TEXT BLOCK »
◇ ◇ ◇

- Born: Kentucky, United States
- Genres: Pop, pop rock, alternative rock
- Occupations: Actress, film producer, singer, songwriter, record producer
- Years active: 2000–present
- Labels: Atlantic, Disney, A&M, Tiny Violet Records
- Website: www.lesliemills.com

= Leslie Mills =

American singer-songwriter

Leslie Mills is an American actress, film producer, singer, songwriter, and record producer.

==Music career==
Originally from Kentucky and based in Nashville, Mills grew up studying dance, theater, and music. She got her start fronting the New York-based band to the Moon Alice with A&M Records before relocating to Nashville to begin her solo career. Mills met her long-time collaborating partner, the Australian writer/producer Chris Pelcer and began writing songs for her solo project along with co-writing the single "Just Like Love" for Peter Cetera, and "Rule The World" for Cetera's album Another Perfect World. Mills also co-wrote the title track and single One Determined Heart for Australian artist Paulini, which debuted at number one on the ARIA Charts and certified platinum by the ARIA (Australian Recording Industry Association).

◇ ◇ ◇

INFORMATION SHOWN »
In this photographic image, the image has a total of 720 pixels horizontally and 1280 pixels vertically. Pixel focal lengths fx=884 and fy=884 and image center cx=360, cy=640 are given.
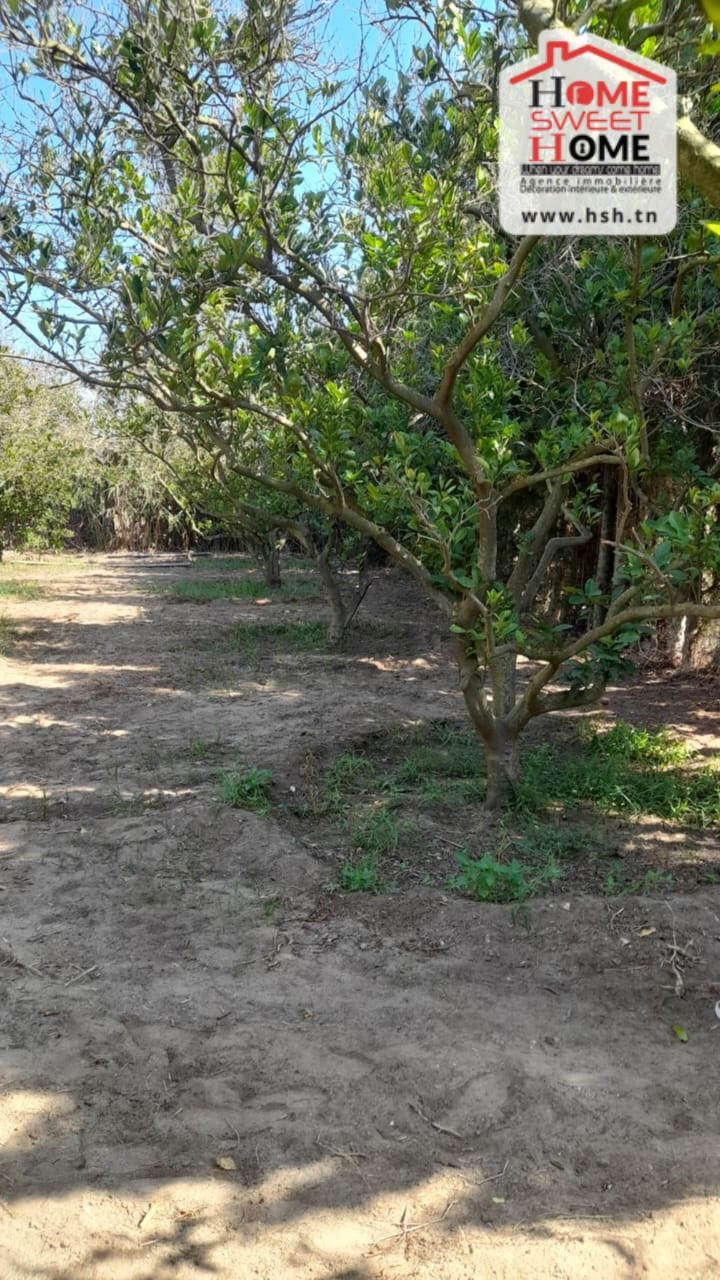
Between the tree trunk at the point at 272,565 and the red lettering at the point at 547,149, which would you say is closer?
the red lettering at the point at 547,149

◇ ◇ ◇

REQUESTS »
A) Reproduce word for word the part of the Leslie Mills biography above that begins at the words "American singer-songwriter" and stops after the words "Recording Industry Association).".
B) Answer these questions using the Leslie Mills biography above.
(i) In which U.S. state was Mills born?
(ii) Who is named as Mills's long-time collaborating partner?
(iii) On which charts did "One Determined Heart" debut at number one?

RESPONSES IN ORDER »
A)
American singer-songwriter

Leslie Mills is an American actress, film producer, singer, songwriter, and record producer.

==Music career==
Originally from Kentucky and based in Nashville, Mills grew up studying dance, theater, and music. She got her start fronting the New York-based band to the Moon Alice with A&M Records before relocating to Nashville to begin her solo career. Mills met her long-time collaborating partner, the Australian writer/producer Chris Pelcer and began writing songs for her solo project along with co-writing the single "Just Like Love" for Peter Cetera, and "Rule The World" for Cetera's album Another Perfect World. Mills also co-wrote the title track and single One Determined Heart for Australian artist Paulini, which debuted at number one on the ARIA Charts and certified platinum by the ARIA (Australian Recording Industry Association).

B)
(i) Kentucky
(ii) Chris Pelcer, an Australian writer/producer
(iii) The ARIA Charts